Я ненавидела Айзека за то, что заставил меня это сделать. И ненавидела его за условие моей операции. Я обратилась к интернету в поисках других хирургов, которые могли бы удалить опухоль. Их было в изобилии. Рак сейчас в моде. Я обнаружила сайты, где были их фотографии, какую медицинскую школу окончили, как их оценивали бывшие пациенты. «Пять звёзд доктору Стеттерсону из Беркли! Он уделил время, чтобы узнать меня, как человека, а не просто оперировал как подопытного кролика!» «Четыре звезды доктору Майсфелд. Его подход был жёстким, но рак исчез». Это было похоже на чёртов сайт знакомств. Ужасно. Я быстро закрыла окно и решила попробовать психолога, к которому Айзек заставил меня обратиться. В этот момент только одно могло успокоить меня — знание, что именно он будет вырезать опухоль из моего тела. Не просто какой-то незнакомец, а незнакомец, который спал на моём диване и кормил меня. — Давайте поговорим о Ваших последних отношениях, — произнесла Сапфира. — Зачем? Почему мы должны анализировать моё прошлое? Я ненавижу его. — Для того чтобы узнать, кем человек является в настоящий момент, полагаю, нужно для начала узнать, кем он был раньше. Я ненавидела то, как она выстраивала свои слова. Нормальный человек сказал бы, что для начала нужно узнать, кем он был. Сапфира смешивала всё. Бросала в меня. Использовала своё произношение «р» в качестве оружия. Она как мурлыкающий дракон. Женщина воспользовалась моим колебанием, снова царапая что-то ручкой в блокноте. — Его зовут Ник. — Я взяла свой нетронутый кофе и развернула чашку в руках. — Мы были вместе в течение двух лет. Он писатель. Мы встретились в парке. Расстались потому, что парень хотел жениться, а я нет. — Немного правды. Это как посыпать искусственный подсластитель на горькие фрукты. Я откинулась назад, удовлетворённая тем, что заполнила встречу достаточным количеством информации, чтобы удовлетворить дракона Сапфиру. Она подняла брови, что можно было счесть приглашением продолжить разговор. — Вот и всё, — отрезала я. — Я в порядке. Он в порядке. Жизнь продолжается. — Я вытащила прядь волос и, погладив, вернула её обратно за ухо. — Где сейчас Ник? — спросила она. — Вы поддерживаете контакт? Я покачал головой.

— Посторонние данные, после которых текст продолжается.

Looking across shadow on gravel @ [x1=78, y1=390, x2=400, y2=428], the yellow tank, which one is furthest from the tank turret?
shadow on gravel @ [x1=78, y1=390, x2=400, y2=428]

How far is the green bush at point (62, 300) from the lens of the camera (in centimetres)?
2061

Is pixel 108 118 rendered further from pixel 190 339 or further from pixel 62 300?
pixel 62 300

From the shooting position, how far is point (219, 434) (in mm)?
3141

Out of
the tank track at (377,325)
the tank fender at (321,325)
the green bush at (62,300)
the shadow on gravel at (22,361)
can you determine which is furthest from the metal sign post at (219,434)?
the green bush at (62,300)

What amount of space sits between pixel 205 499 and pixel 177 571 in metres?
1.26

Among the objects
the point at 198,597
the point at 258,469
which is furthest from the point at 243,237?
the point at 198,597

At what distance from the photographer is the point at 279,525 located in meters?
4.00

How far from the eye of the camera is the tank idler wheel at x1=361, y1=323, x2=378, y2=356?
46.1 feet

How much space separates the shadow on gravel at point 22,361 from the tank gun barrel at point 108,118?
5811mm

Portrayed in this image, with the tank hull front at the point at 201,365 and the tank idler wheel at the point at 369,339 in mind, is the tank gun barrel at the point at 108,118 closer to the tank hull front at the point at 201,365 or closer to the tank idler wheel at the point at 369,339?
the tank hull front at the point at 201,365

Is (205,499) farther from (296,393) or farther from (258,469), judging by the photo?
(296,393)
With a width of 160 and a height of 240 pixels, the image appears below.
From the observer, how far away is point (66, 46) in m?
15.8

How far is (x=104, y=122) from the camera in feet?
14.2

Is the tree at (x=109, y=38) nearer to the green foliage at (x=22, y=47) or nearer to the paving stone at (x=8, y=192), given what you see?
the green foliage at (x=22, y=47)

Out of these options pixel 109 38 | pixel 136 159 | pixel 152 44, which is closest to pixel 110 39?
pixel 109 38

— Мы пытались какое-то время. Это было слишком больно. — Для Вас или для него? Я безучастно посмотрела на неё. Был ли разрыв всегда болезненным для всех участников? Возможно, нет… — Ник переехал в Сан-Франциско после того, как опубликовал последнюю книгу. Последнее, что я слышала, он жил с кем-то. — Я посмотрела на канареек, пока она записывала что-то в своём блокноте. Для этого я должна была повернуться к ней спиной, хотя чувствовала себя хорошо, этакое пассивно-агрессивное неповиновение. — Вы читали его книгу? Я немного подождала, прежде чем развернуться назад; достаточно времени, чтобы изменить выражение лица. Я подняла руку к горлу, обхватив его под подбородком указательным и большим пальцами. Ник говорил, что это выглядело так, будто я пыталась задушить себя. Полагаю, подсознательно так и было. Я быстро отдёрнула руку. — Он написал её про меня... про нас. Я думала, этого будет достаточно, чтобы отвлечь её внимание и позволить мне дышать. Но она терпеливо ждала моего ответа. Вы читали его книгу? Её шоколадные глаза смотрели не мигая. — Нет, я не читала её. — Почему нет? — Потому что не могу, — отрезала я. — Я не хочу читать о том, как разочаровала его и разбила ему сердце. Мне было легко говорить об этом. Проблемы, которые у меня были два года назад с Ником, воспринимались лучше по сравнению с тем, что скрывалось в мелководных приливах моей памяти. — Он прислал мне копию. Она так и лежит на прикроватной тумбочке в течение двух лет. — Я взглянула на часы... в надежде. И да! Наше время истекло. Я вскочила, и схватила свою сумочку. — Ненавижу это, — произнесла я. — Но мой глупый хирург отказывается оперировать меня, если я не буду с Вами разговаривать. Она кивнула. — Увидимся в четверг. Я сжимала пальто и открывала дверь, когда она окликнула меня: — Сенна. Я остановилась, одной рукой почти в рукаве. — Прочитайте книгу, — сказала женщина. Я ушла, не сказав ничего на прощание. Доктор Элгин что-то тихо напевала, когда дверь за мной закрылась.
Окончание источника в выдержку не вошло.